Exercise 7.77

Show that a subset \(𝑈 ⊆ ℝ\) is open in the subspace topology of \(ℝ ⊆ 𝕀ℝ\) iff \(𝑈 ∩ ℝ\) is open in the usual topology on \(ℝ\) defined in Example 7.26.

Alternative answer

Every point in \(ℝ_s\) (for ℝ as a subspace of 𝕀ℝ) is effectively an open ball in the sense of Ball (mathematics) (an open line, in this case).

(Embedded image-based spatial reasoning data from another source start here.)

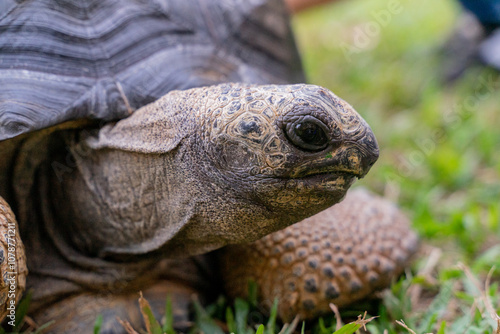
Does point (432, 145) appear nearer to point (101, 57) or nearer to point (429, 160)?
point (429, 160)

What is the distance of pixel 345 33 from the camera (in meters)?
6.70

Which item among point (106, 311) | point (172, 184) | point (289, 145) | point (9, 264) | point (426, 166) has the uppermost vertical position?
point (289, 145)

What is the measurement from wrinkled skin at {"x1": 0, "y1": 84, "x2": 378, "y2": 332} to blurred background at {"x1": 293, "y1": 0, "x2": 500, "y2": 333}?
2.35 ft

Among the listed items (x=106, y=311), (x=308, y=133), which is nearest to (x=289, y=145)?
(x=308, y=133)

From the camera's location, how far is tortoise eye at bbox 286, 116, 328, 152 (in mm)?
1398

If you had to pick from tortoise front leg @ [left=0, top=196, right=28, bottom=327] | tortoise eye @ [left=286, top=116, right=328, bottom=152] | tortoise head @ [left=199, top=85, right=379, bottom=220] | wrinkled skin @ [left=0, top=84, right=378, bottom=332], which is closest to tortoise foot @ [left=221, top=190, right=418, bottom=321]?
wrinkled skin @ [left=0, top=84, right=378, bottom=332]

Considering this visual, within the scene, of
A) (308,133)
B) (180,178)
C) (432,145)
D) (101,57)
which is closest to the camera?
(308,133)

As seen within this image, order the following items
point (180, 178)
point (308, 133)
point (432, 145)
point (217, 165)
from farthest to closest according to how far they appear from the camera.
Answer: point (432, 145) < point (180, 178) < point (217, 165) < point (308, 133)

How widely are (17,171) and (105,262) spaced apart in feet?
1.52

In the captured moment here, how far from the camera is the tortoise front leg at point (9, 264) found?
1.53m

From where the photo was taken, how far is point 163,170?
1674 mm

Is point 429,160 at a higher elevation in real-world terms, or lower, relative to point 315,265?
lower

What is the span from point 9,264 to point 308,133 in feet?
3.25

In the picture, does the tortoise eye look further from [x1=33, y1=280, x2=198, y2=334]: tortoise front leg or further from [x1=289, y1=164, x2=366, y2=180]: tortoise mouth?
[x1=33, y1=280, x2=198, y2=334]: tortoise front leg
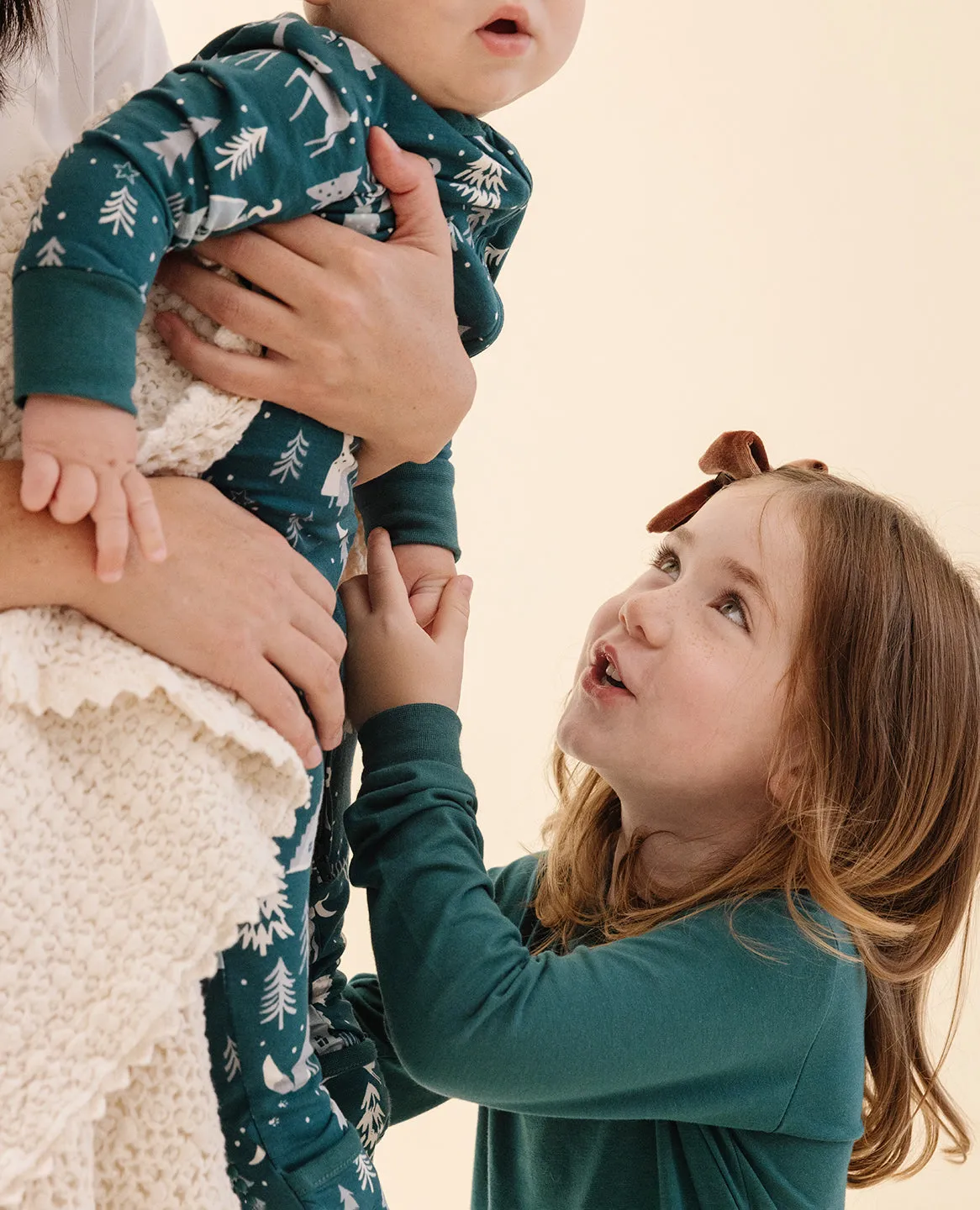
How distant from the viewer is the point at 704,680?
96 cm

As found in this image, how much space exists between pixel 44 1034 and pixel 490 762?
4.47 ft

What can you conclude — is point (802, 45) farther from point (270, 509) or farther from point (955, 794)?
point (270, 509)

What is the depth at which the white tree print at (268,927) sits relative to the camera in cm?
72

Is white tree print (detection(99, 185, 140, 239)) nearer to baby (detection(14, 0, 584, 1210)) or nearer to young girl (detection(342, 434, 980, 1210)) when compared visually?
baby (detection(14, 0, 584, 1210))

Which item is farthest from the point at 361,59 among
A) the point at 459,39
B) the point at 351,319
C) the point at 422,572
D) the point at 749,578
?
the point at 749,578

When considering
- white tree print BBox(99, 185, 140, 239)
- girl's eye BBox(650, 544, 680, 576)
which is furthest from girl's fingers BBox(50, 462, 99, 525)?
girl's eye BBox(650, 544, 680, 576)

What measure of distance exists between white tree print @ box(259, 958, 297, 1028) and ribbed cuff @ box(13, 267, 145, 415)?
33 cm

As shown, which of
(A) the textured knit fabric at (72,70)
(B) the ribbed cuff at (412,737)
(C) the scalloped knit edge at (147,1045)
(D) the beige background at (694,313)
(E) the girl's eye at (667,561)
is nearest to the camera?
(C) the scalloped knit edge at (147,1045)

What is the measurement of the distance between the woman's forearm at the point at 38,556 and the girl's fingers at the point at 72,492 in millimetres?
25

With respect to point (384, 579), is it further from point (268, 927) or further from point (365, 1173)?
point (365, 1173)

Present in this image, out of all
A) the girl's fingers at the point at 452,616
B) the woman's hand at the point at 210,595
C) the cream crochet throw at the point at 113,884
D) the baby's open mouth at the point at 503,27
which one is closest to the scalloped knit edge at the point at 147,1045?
the cream crochet throw at the point at 113,884

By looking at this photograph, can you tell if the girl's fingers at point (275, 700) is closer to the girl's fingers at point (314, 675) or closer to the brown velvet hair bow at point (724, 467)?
the girl's fingers at point (314, 675)

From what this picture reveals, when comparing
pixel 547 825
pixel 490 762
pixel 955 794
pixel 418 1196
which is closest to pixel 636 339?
pixel 490 762

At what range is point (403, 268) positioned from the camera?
2.56 ft
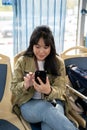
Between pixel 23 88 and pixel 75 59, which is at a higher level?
pixel 75 59

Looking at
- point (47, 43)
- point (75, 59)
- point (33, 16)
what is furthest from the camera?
point (33, 16)

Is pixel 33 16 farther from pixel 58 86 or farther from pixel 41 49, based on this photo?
pixel 58 86

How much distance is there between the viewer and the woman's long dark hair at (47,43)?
1.60 metres

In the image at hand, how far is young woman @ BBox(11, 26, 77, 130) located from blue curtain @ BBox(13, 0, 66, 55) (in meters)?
0.58

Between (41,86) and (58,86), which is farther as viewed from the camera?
(58,86)

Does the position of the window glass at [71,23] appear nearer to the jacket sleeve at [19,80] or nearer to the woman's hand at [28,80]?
the jacket sleeve at [19,80]

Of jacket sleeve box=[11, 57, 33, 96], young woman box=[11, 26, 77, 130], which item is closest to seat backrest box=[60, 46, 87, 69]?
young woman box=[11, 26, 77, 130]

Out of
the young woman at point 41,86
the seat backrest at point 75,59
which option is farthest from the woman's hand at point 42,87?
the seat backrest at point 75,59

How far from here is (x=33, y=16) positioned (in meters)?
2.24

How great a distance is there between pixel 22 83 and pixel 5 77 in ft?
0.92

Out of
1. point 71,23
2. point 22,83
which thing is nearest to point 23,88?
point 22,83

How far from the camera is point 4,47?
2391 mm

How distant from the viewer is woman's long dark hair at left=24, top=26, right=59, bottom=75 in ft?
5.25

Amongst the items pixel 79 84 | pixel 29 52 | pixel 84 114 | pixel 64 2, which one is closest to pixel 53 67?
pixel 29 52
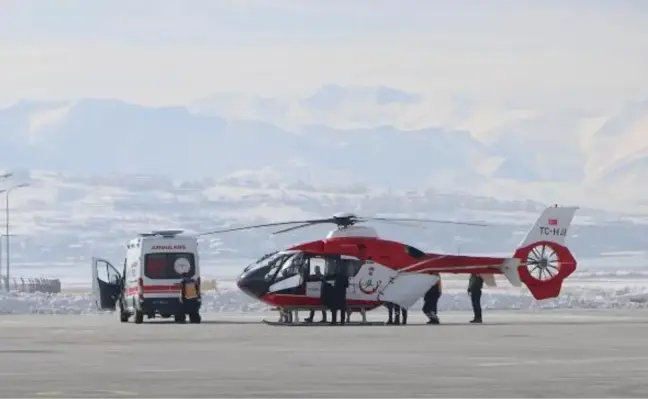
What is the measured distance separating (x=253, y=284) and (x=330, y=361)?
16756 mm

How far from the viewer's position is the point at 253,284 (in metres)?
45.7

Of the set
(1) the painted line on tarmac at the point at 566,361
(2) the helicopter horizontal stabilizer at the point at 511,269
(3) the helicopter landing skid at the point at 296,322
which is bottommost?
(1) the painted line on tarmac at the point at 566,361

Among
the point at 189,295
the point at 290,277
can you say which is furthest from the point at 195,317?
the point at 290,277

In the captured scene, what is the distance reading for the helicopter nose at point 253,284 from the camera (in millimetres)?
45500

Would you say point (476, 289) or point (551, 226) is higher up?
point (551, 226)

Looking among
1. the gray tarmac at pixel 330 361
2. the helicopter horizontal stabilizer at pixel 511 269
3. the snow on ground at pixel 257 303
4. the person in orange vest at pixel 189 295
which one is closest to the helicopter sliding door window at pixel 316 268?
the gray tarmac at pixel 330 361

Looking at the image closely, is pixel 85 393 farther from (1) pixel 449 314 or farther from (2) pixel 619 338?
(1) pixel 449 314

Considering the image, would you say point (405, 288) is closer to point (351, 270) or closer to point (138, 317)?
point (351, 270)

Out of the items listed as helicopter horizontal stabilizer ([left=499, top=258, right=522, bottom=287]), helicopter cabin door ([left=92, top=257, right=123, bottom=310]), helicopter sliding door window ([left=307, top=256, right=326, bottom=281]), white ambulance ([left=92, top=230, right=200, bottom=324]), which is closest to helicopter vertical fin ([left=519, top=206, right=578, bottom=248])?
helicopter horizontal stabilizer ([left=499, top=258, right=522, bottom=287])

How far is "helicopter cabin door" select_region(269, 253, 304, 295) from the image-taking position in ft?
148

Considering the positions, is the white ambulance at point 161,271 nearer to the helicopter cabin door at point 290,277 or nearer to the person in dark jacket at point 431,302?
the helicopter cabin door at point 290,277

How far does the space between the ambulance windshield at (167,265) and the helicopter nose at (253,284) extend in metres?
2.33

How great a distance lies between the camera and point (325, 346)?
111 feet

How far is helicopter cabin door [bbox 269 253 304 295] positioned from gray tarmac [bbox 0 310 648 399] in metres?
1.37
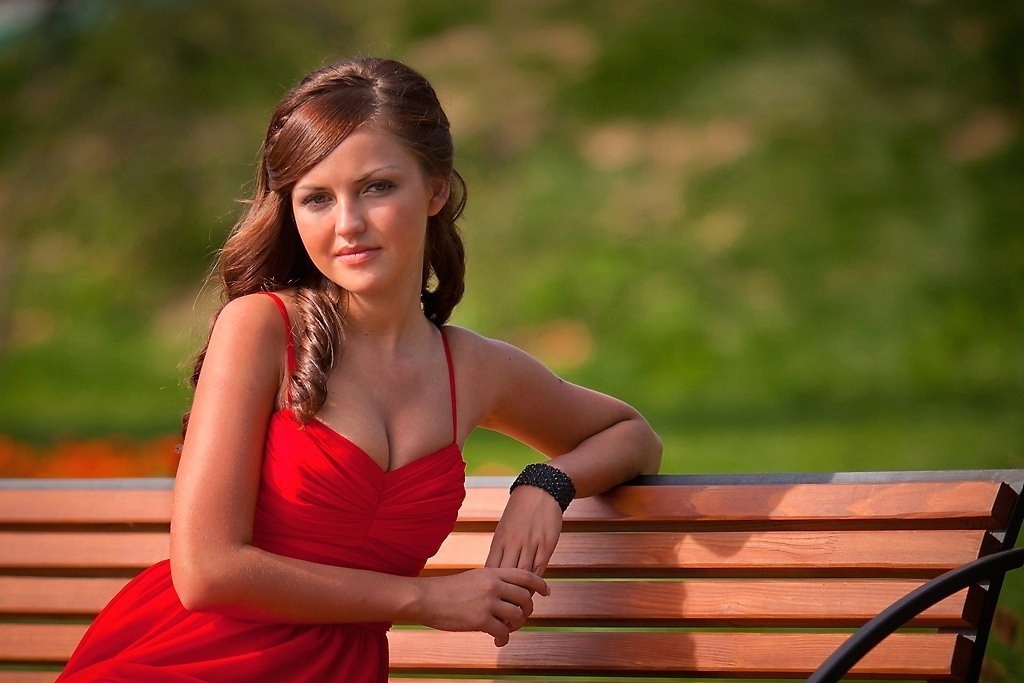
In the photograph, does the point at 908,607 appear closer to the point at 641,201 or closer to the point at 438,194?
the point at 438,194

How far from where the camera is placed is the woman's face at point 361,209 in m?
2.46

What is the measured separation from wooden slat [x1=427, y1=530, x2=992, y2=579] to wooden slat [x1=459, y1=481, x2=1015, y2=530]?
0.02 meters

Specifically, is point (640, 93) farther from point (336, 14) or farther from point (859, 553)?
point (859, 553)

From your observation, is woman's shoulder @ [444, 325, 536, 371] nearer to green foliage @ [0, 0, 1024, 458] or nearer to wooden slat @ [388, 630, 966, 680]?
wooden slat @ [388, 630, 966, 680]

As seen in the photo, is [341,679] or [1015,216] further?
[1015,216]

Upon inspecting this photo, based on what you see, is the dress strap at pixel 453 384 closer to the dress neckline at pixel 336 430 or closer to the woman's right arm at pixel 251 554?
the dress neckline at pixel 336 430

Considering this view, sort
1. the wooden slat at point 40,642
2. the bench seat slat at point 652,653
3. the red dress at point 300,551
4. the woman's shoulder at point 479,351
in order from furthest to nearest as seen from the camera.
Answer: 1. the wooden slat at point 40,642
2. the woman's shoulder at point 479,351
3. the bench seat slat at point 652,653
4. the red dress at point 300,551

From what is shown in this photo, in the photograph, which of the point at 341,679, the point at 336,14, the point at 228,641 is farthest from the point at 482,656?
the point at 336,14

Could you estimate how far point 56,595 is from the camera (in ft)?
10.6

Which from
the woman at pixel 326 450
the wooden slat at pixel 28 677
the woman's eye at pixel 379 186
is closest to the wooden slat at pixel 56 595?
the wooden slat at pixel 28 677

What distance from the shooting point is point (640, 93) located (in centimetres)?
865

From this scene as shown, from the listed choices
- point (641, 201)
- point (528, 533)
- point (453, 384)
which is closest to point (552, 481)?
point (528, 533)

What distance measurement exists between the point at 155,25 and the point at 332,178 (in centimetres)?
764

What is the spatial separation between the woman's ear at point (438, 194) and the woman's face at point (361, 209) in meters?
0.10
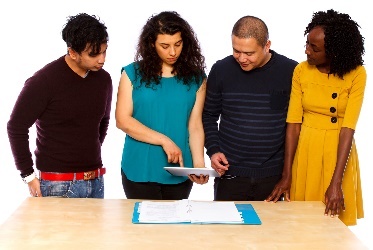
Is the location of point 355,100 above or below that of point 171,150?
above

That is, we define it as \([d,u] \in 𝕀ℝ\) where \(d = u\). That means the basic open sets are:

\[\begin{split} \begin{align} 𝑜_{[𝑎,𝑏]} &≔ \{[𝑑,𝑢] ⊆ 𝕀ℝ \enspace | \enspace a < 𝑑 ≤ 𝑢 < b\} \\ 𝑜_{[𝑎,𝑏]} &≔ \{[d,d] ⊆ 𝕀ℝ \enspace | \enspace a < 𝑑 < b\} \end{align} \end{split}\]

Then \(𝑜_{[𝑎,𝑏]}\) is equivalent to the open line \((a,b)\); we can take \(d\) to be any point between \(a\) and \(b\). Since these two topological spaces share an essentially equivalent basis, they should be otherwise equivalent.

Author’s solution

A subset \(𝑈 ⊆ ℝ\) is open in the subspace topology of \(ℝ ⊆ 𝕀ℝ\) iff there is an open set \(𝑈' ⊆ 𝕀ℝ\) with \(𝑈 = 𝑈' ∩ ℝ\). We want to show that this is the case iff \(𝑈\) is open in the usual topology.

Suppose that \(𝑈\) is open in the subspace topology. Then \(𝑈 = 𝑈' ∩ ℝ\), where \(𝑈' ⊆ 𝕀ℝ\) is the union of some basic opens, \(𝑈' = \bigcup_{𝑖∈𝐼} 𝑜_{[𝑎_𝑖,𝑏_𝑖]}\), where \(𝑜_{[𝑎_𝑖,𝑏_𝑖]} = \{[𝑑,𝑢] ∈ 𝕀ℝ \enspace | \enspace 𝑎_𝑖 < 𝑑 < 𝑢 < 𝑏_𝑖\}\). Since \(ℝ = \{[𝑥, 𝑥] ∈ 𝕀ℝ\}\), the intersection \(𝑈' ∩ ℝ\) will then be:

\[ 𝑈 = \bigcup_{i \in I} \{𝑥 ∈ ℝ \enspace | \enspace 𝑎_𝑖 < 𝑥 < 𝑏_𝑖\} \]

and this is just the union of open balls \(𝐵(𝑚_𝑖, 𝑟_𝑖)\) where \(𝑚_𝑖 := \frac{𝑎_𝑖+𝑏_1}{2}\) is the midpoint and \(r_i = \frac{b_𝑖-a_i}{2}\) is the radius of the interval \((𝑎_𝑖, 𝑏_𝑖)\). The open balls \(𝐵(𝑚_𝑖, 𝑟_𝑖)\) are open in the usual topology on ℝ and the union of opens is open, so 𝑈 is open in the usual topology.

Suppose that \(𝑈\) is open in the usual topology. Then \(𝑈 = \bigcup_{j \in J} 𝐵(𝑚_𝑗, 𝜖_𝑗)\) for some set \(𝐽\). Let \(𝑎_𝑗 := 𝑚_𝑗 − 𝜖_𝑗\) and \(𝑏_𝑗 := 𝑚_𝑗 + 𝜖_𝑗\). Then:

\[ 𝑈 = \bigcup_{𝑗∈𝐽} \{𝑥 ∈ ℝ \enspace | \enspace 𝑎_𝑗 < 𝑥 < 𝑏_𝑗 \} = \bigcup_{𝑗∈𝐽} (𝑜_{[𝑎_𝑗, 𝑏_𝑗]} ∩ ℝ) = \left(­\bigcup_{𝑗∈𝐽} 𝑜_{[𝑎_𝑗, 𝑏_𝑗]}\right) ∩ ℝ \]

which is open in the subspace topology.